8. They Change Their Body and Their Behaviour When Conditions Are Right
According to National Geographic, when locusts make the move to live in groups, their bodies react by releasing higher levels of serotonin. This makes the insect more sociable, and open to eating a wider variety of foods. Following this, the rains come as eventually they always do. When the wet season returns, the locusts relish the new abundance of plants they have around them. With more to eat, the groups of locusts then begin to reproduce more rapidly. Their communities become more crowded.
With increased numbers, the insects switch to a completely new lifestyle. This is called the “gregarious phase”. When locusts hit this phase some impressive changes take place. The desert locust changes colour from green to yellow and black, or to just yellow. Their brain also grows larger and the insects develop a larger capacity for endurance. This allows the locusts to migrate long distances, and to target crops and vegetation en masse, creating the perfect storm for insect plagues.
7. Kenya Has Absolutely Enormous Swarms
At the moment, reports indicate that clouds of desert locusts in northeast Kenya are more than three times the size of New York City. There are an estimated 192 billion insects in these massive swarms.
6. Conflict is Preventing Getting Rid of Them
According to experts in the field, the only fast and effective way to get rid of the current locust plagues is to spray the land and crops with pesticides. Reports indicate that some countries being attacked are presently doing this. In places such as Somalia and Yemen, however, the efforts to do this have been squelched by the conflict present in the areas. It is not safe for planes to fly and spray, and this is creating a toxic situation that could cause famine.
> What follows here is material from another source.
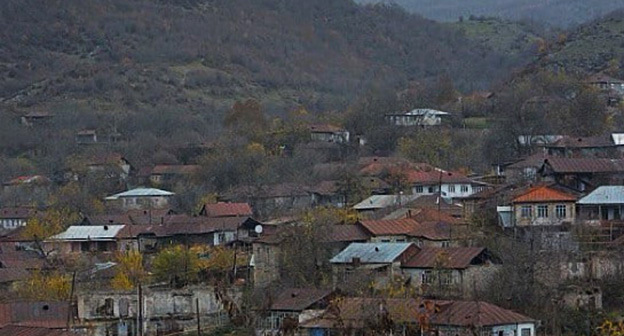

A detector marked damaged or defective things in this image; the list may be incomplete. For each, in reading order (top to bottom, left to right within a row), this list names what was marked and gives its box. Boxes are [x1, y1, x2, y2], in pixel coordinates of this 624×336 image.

rusty metal roof [404, 245, 488, 270]
rusty metal roof [270, 288, 334, 312]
5. The Locusts Go Beyond Africa
The horn of Africa seems to be where the swarms first hit. Reports indicate the locusts flew across the Gulf of Aden to Somalia and Ethiopia in 2019. The bugs are now spreading elsewhere. Uganda, Tanzania, South Sudan, Yemen, and Kenya have all been battling the locusts recently, as have countries in the Persian Gulf. These include Kuwait, Iran, Bahrain, and Qatar. India and Pakistan are also dealing with the plague.
4. Cyclones Are to Blame
According to scientists, climate change caused warm waters to develop in the western Indian oceans in 2018. This resulted in a lot of rain falling in the form of multiple cyclones over the East African regions and the Arabian Peninsula. This created the perfect conditions for locusts in the area to ramp up their numbers and reproduce more than usual in a breeding frenzy.
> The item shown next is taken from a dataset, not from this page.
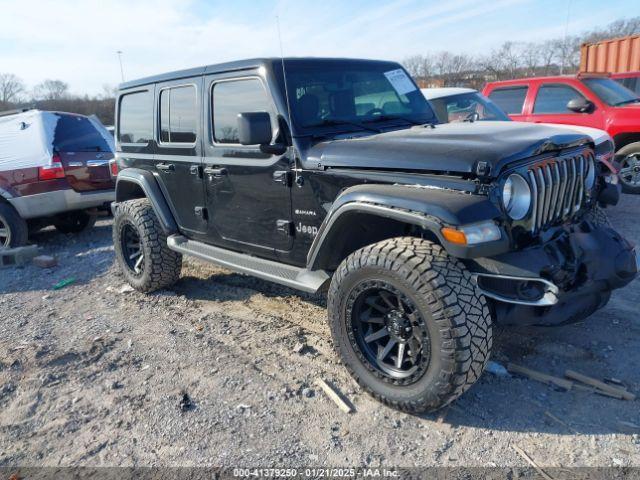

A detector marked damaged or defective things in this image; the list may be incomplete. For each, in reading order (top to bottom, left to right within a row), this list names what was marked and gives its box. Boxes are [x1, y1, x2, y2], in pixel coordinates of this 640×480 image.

3. The Problem Will Be Around for Weeks, if Not Months to Come
Locusts live for a few months at a time, but they can also breed rapidly. It can take a locust about two to four months to mature into an adult, but this can also happen in as little as three weeks. The UN says it fears the present locust invasion could grow to invade 30 different countries.
2. The Population Can Quickly Multiply By the Hundreds
Cressman says that in favourable conditions such as those that appear to be around right now, locusts can reproduce so rapidly they grow exponentially in numbers. If this happens, Cressman fears the population could multiply to be 400 times its original size by this summer.
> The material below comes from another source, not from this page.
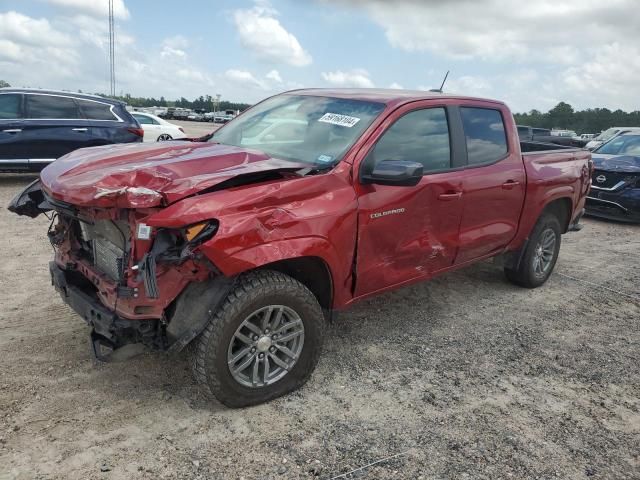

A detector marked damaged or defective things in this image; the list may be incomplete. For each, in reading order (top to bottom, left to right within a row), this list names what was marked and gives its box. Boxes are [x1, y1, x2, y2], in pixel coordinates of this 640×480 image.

1. They Can Fly Long Distances
Locusts are so amazing it comes as no surprise there one was developed into a Marvel superheroine. Among other remarkable feats, these tiny beasts can travel over 81 miles in one day, and have been known to fly across the Red Sea in one trip. A swarm of locusts actually flew from northwest Africa all the way to Great Britain in 1954, and also from West Africa to the Caribbean in 1988, in just ten days.